Hungary and this circuit first featured on the calendar in 1986. It caused quite a stir, being the first ever race held behind the Iron Curtain, when the Cold War was a reality. And still today, the Hungarian GP attracts one of the biggest crowds of the year, despite the fact that the 4.381 km Hungaroring, is narrow, short, slow, always very dirty, with overtaking all but impossible. Drivers are split into two clear camps, either loving it or hating it. The layout features several corner types, some with heavy braking as well as low speed turns. Among the most exciting is definitely turn 5, which is taken blind, with the contours creating a greater impression of speed. The track usually has little grip when cars start running on Friday, but improves bit by bit as the track rubbers in. In the past few years, the surface quality has been much improved, compared to its bumpy past. The intense heat makes this race something of an endurance test on the physical front. Scuderia Ferrari has won here on seven occasions, the first courtesy of Nigel Mansell back in 1989, the last being the work of Sebastian Vettel in 2017.
The first corner
Overtaking is a rare commodity.

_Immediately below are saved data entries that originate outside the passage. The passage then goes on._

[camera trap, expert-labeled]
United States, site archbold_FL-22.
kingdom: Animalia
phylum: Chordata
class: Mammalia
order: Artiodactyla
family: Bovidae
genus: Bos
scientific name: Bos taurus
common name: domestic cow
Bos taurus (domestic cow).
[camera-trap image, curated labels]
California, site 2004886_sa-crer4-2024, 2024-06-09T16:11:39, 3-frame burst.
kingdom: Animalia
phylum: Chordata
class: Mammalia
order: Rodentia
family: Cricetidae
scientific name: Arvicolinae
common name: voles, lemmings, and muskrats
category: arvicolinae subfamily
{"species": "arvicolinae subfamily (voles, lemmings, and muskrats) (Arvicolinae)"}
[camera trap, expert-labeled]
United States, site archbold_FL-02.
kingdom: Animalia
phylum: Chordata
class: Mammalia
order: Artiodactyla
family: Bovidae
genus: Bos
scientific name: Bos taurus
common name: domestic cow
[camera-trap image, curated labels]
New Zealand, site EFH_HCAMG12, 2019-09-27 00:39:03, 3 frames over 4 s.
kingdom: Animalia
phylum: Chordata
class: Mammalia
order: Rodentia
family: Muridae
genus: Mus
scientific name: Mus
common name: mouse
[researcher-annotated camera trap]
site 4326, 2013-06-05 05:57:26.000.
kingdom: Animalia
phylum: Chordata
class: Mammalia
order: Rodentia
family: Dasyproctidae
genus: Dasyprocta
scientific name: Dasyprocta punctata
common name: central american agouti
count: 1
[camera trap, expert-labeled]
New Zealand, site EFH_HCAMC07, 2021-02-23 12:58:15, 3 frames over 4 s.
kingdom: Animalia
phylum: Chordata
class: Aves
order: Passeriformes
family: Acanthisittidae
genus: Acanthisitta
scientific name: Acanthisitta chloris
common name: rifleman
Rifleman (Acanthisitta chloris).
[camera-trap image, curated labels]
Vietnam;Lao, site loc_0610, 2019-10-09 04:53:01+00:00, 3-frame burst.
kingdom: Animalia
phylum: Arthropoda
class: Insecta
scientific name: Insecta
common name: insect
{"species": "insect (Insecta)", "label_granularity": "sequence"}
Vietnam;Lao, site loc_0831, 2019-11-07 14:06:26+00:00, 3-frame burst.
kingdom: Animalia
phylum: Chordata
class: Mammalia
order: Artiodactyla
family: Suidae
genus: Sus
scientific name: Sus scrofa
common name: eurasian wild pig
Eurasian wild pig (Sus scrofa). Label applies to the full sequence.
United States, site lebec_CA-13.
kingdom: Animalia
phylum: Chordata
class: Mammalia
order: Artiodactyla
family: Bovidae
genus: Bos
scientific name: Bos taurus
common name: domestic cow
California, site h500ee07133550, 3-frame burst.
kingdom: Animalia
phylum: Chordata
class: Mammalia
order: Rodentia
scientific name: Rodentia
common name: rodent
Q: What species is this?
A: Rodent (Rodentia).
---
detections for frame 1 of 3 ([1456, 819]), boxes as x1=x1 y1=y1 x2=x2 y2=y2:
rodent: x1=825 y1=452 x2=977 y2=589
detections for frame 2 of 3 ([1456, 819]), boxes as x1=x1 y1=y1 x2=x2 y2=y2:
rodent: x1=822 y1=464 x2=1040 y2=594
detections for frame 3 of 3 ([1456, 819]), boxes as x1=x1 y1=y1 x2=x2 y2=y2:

You can try at the first corner, mainly with the help of DRS. It was here that Nelson Piquet pulled a great move on Ayrton Senna, with a slide worthy of a rally driver rather than a track racer.
With a good exit from turn 2, the driver arrives at this left hand downhill turn, which lends itself to different interpretations when it comes to the right line. In 1989, just a bit further on, Nigel Mansell in the Ferrari, overtook Senna, when the Brazilian hesitated when faced with a backmarker.